M. Shaver a déclaré que la formation reçue laissait fort à désirer. Personne ne lui avait dit qu’il ne pouvait pas faire cela.

Mme Cook a indiqué que sa décision serait basée sur l’information recueillie et qu’elle en informerait le fonctionnaire.

M. Shaver a déclaré que la formation donnée aux employés est ennuyante et qu’on ne leur dit pas les choses qu’ils devraient savoir. La formation qui est donnée au bureau laisse beaucoup à désirer. La seule formation dont il se souvienne est celle qu’il a reçue à Chilliwack et la formation pour les agents d’entrevues. Il a ajouté que les formateurs s’expriment souvent sur un ton monocorde et qu’il est difficile de les écouter.

Mme Cook a déclaré qu’elle refusait de faire des commentaires sur la qualité de la formation. Elle a indiqué qu’elle tenterait de rendre sa décision d’ici la fin de la semaine.

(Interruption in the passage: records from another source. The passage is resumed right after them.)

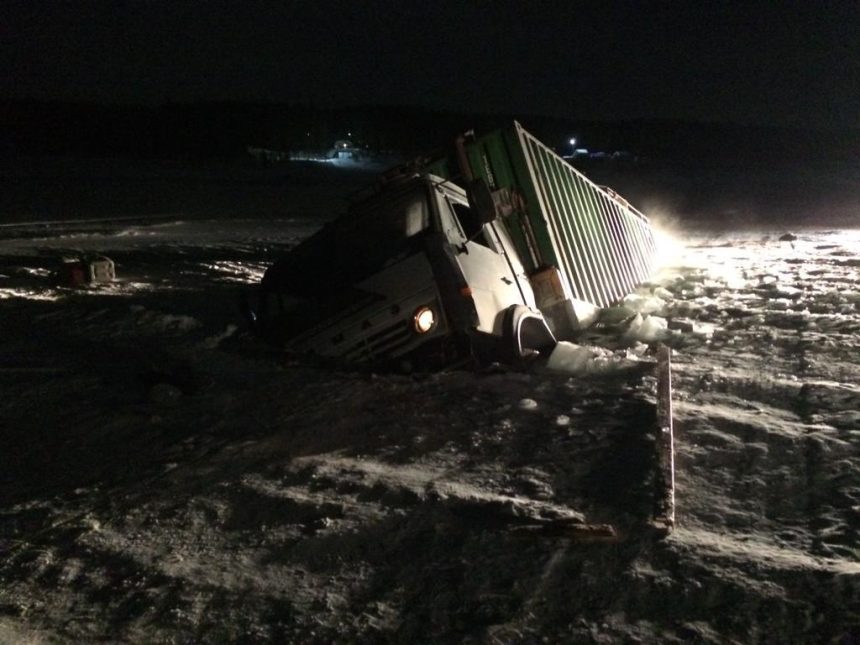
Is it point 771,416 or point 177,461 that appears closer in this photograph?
point 177,461

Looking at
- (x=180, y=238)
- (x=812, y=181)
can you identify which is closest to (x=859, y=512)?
(x=180, y=238)

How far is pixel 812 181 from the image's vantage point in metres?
55.1

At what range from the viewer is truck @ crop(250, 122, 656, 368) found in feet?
20.3

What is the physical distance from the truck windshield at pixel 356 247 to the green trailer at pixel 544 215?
106 centimetres

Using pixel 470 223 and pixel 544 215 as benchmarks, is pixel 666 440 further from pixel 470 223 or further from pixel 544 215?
pixel 544 215

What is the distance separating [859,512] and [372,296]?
151 inches

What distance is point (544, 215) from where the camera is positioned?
8641 mm

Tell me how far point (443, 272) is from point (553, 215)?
127 inches

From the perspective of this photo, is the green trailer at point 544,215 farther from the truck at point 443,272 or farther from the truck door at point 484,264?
the truck door at point 484,264

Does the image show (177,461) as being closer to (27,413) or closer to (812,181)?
(27,413)

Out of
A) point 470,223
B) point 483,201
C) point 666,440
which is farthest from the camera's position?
point 470,223

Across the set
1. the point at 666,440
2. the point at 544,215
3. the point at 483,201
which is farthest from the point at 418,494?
the point at 544,215

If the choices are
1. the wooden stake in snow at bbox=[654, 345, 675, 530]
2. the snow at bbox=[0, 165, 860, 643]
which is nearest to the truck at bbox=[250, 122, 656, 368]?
the snow at bbox=[0, 165, 860, 643]

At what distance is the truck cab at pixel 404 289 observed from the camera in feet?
20.2
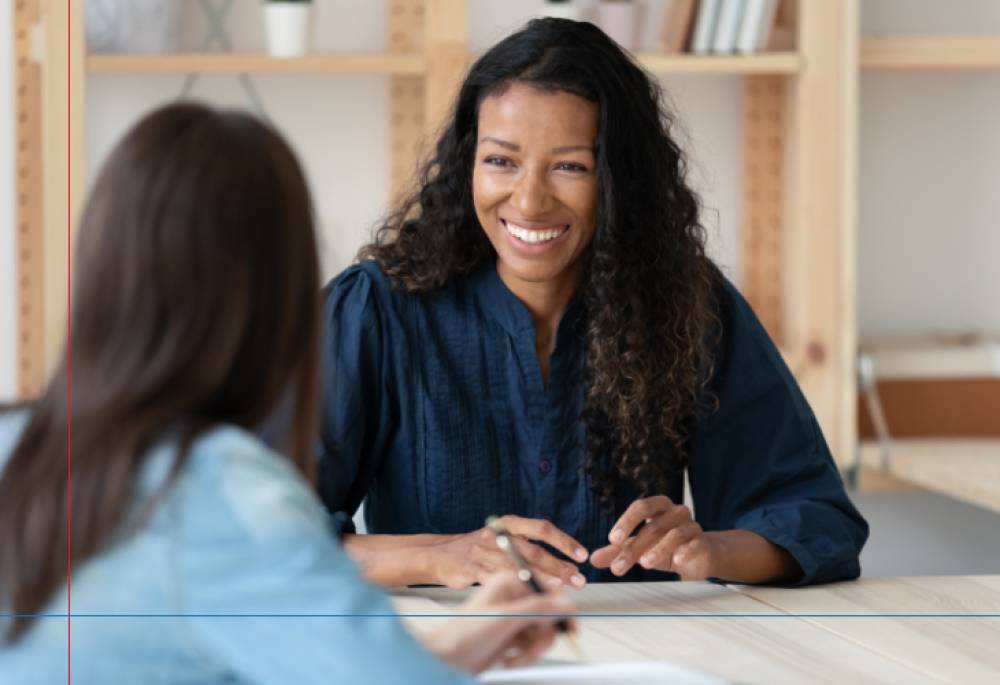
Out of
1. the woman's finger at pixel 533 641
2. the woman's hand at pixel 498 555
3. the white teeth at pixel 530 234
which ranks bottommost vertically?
the woman's hand at pixel 498 555

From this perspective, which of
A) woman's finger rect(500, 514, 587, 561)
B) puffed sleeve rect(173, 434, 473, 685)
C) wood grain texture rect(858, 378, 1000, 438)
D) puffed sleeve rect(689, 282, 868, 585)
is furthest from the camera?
wood grain texture rect(858, 378, 1000, 438)

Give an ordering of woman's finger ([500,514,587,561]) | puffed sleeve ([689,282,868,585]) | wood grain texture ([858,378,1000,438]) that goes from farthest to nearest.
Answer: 1. wood grain texture ([858,378,1000,438])
2. puffed sleeve ([689,282,868,585])
3. woman's finger ([500,514,587,561])

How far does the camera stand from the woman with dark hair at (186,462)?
0.37m

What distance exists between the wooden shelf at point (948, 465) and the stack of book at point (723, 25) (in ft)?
1.47

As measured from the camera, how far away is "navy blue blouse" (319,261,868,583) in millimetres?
874

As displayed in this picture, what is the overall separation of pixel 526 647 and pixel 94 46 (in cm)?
106

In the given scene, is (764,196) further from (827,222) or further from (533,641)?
Answer: (533,641)

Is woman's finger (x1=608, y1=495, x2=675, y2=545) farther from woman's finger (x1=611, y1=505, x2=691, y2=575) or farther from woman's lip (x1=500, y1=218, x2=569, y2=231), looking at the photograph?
woman's lip (x1=500, y1=218, x2=569, y2=231)

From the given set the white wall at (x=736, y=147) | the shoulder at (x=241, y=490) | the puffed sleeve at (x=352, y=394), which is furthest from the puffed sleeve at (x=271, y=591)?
the white wall at (x=736, y=147)

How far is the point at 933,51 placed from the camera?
1.46 meters

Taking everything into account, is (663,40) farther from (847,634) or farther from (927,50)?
(847,634)

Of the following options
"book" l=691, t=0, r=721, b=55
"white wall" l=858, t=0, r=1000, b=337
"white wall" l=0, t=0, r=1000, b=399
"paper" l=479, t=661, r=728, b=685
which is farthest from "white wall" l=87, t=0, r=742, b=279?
"paper" l=479, t=661, r=728, b=685

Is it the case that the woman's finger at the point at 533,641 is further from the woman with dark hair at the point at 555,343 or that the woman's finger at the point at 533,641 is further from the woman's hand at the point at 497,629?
the woman with dark hair at the point at 555,343

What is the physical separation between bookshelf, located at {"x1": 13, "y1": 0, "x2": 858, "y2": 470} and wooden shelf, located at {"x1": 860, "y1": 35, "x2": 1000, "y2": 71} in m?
0.04
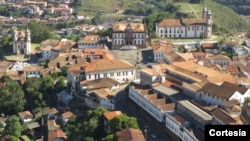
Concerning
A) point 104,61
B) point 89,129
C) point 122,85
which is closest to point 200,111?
point 89,129

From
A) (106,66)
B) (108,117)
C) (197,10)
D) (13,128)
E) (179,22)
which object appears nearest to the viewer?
(108,117)

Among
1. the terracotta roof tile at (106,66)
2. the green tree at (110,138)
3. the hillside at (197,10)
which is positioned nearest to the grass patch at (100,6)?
the hillside at (197,10)

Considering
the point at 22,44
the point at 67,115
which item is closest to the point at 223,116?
the point at 67,115

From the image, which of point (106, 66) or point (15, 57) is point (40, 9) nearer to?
point (15, 57)

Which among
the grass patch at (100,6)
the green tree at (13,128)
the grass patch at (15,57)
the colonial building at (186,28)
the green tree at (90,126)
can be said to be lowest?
the green tree at (13,128)

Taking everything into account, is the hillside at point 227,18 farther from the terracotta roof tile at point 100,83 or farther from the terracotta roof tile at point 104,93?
the terracotta roof tile at point 104,93
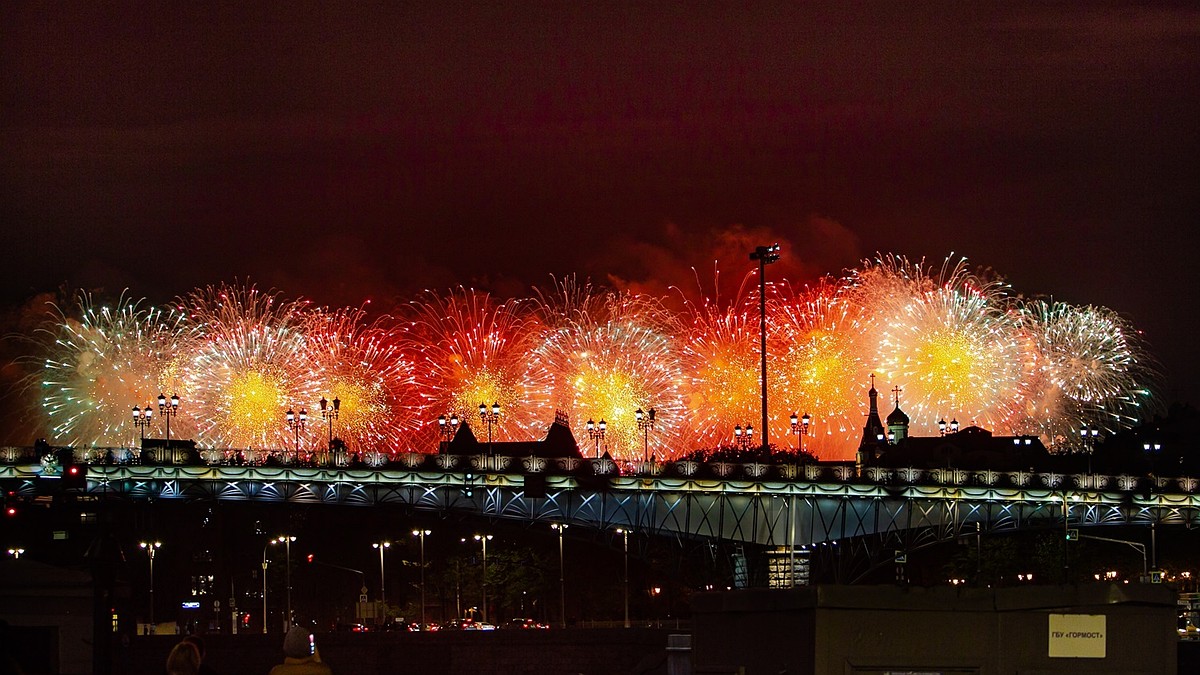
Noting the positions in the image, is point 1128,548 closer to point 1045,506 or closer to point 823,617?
point 1045,506

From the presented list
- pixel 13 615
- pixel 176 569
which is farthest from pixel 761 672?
pixel 176 569

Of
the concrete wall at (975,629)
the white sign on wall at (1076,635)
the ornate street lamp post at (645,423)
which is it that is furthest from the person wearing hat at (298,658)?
the ornate street lamp post at (645,423)

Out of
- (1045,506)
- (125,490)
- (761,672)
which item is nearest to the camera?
(761,672)

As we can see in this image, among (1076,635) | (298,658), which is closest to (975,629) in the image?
(1076,635)

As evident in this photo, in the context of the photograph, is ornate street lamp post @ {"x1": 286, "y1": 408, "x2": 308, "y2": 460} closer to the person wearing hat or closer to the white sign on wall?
the white sign on wall

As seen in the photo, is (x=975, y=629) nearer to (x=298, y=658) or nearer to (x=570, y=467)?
(x=298, y=658)

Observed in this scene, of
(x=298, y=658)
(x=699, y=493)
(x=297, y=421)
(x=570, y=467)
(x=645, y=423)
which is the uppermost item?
(x=297, y=421)

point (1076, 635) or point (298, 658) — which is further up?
point (298, 658)
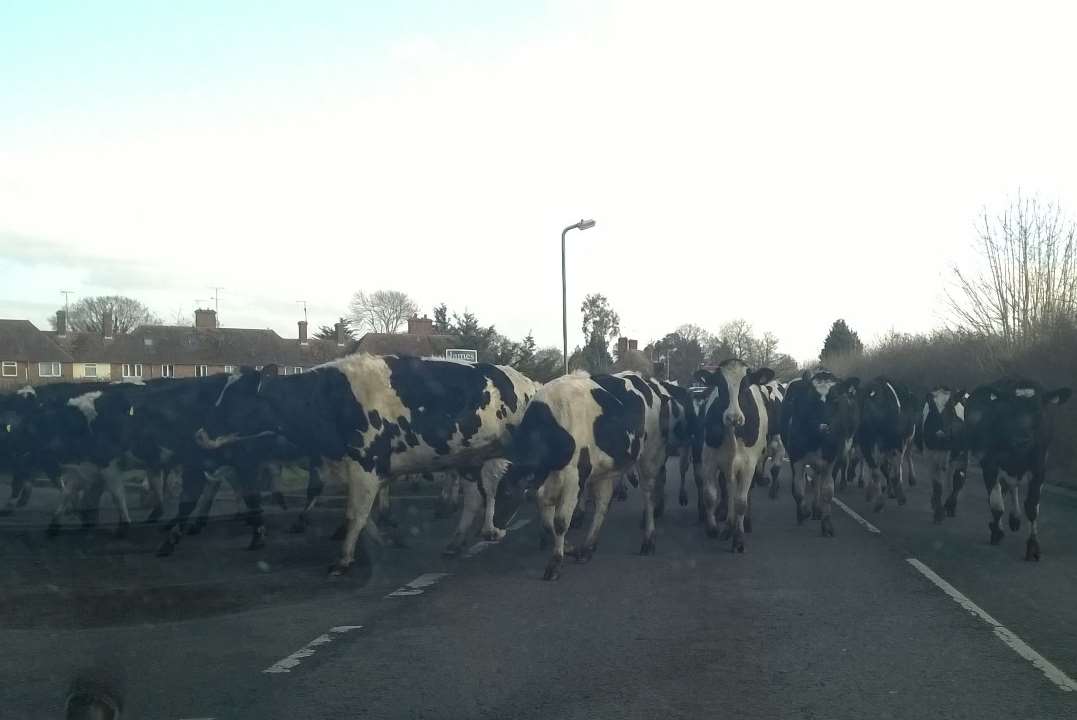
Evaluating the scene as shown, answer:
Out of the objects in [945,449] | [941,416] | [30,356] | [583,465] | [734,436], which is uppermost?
[30,356]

57 Dans un résumé des entrevues d’octobre et novembre 2008 avec Mme Cook, je relève que, durant l’entrevue du 24 novembre 2008, le fonctionnaire a admis qu’il avait effectué des vérifications sur BB et obtenu des renseignements personnels à son sujet. Il a également admis qu’il avait effectué des vérifications sur JJ, sur LL et sur KK. Concernant M. Decker, Mme Cook a rappelé au fonctionnaire, le 24 novembre 2008, qu’il avait déclaré, durant l’entrevue du 24 octobre 2008, qu’il avait effectué des vérifications sur M. Decker; Mme Cook lui a demandé pour quelle raison il avait peur de M. Decker et le fonctionnaire lui a expliqué pourquoi. On lui a également demandé s’il avait peur de AA et il a répondu qu’il (le fonctionnaire) [traduction] « […] ne le savait pas exactement, excepté que [AA] vi[vait] avec Todd Decker ». Comme il est indiqué ci-dessus, on a ensuite demandé au fonctionnaire [traduction] « pour quelle raison il avait effectué des vérifications sur [AA] ». Les notes de l’entrevue indiquent que « M. Shaver a répondu que c’était en raison de sa relation avec Todd ». 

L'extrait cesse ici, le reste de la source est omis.